Exclusionary norms
In language, humans express social categories and norms, which exclude groups who live outside of them [58]. LMs that faithfully encode patterns present in language necessarily encode such norms.
ENTITY
2 - AI
INTENT
2 - Unintentional
TIMING
3 - Other
Risk ID
mit208
Domain lineage
1. Discrimination & Toxicity
1.1 > Unfair discrimination and misrepresentation
Mitigation strategy
1. Implement rigorous pre-processing and in-training techniques, such as Counterfactual Data Augmentation (CDA), to systematically challenge exclusionary norms by generating and incorporating diverse, non-stereotypical examples into the training and fine-tuning datasets.
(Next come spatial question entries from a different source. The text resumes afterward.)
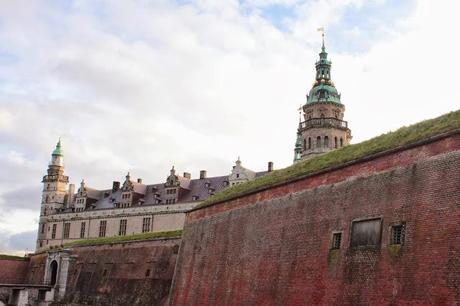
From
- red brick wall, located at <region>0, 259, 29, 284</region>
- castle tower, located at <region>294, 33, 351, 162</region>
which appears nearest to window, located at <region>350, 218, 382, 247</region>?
castle tower, located at <region>294, 33, 351, 162</region>

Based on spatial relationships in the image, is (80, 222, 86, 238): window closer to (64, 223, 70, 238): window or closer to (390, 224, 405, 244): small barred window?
(64, 223, 70, 238): window

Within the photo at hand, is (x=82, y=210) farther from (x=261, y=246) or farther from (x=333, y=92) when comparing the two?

This intervention aims to dilute the statistical encoding of narrow, exclusive social definitions present in the source corpus. 2. Apply vector-based debiasing methods, such as the Bias Vector subtraction approach, to the Language Model's (LM) weights or embeddings. This is an internal, model-level intervention designed to mathematically reduce the LM's internal projection onto latent dimensions that correspond to or amplify exclusionary social stereotypes. 3. Establish a continuous Human-in-the-Loop (HITL) auditing and feedback mechanism involving domain experts (e.g., sociolinguists and ethics specialists) to identify, flag, and correct model outputs that reflect or generate exclusionary language. The resulting feedback should be used to iteratively refine safety classifiers and perform model recalibration to ensure post-deployment adherence to inclusive norms.
ADDITIONAL EVIDENCE
Example: For example, defining the term “family” as heterosexual married parents with a blood-related child, denies the existence of families who to whom these criteria do not apply.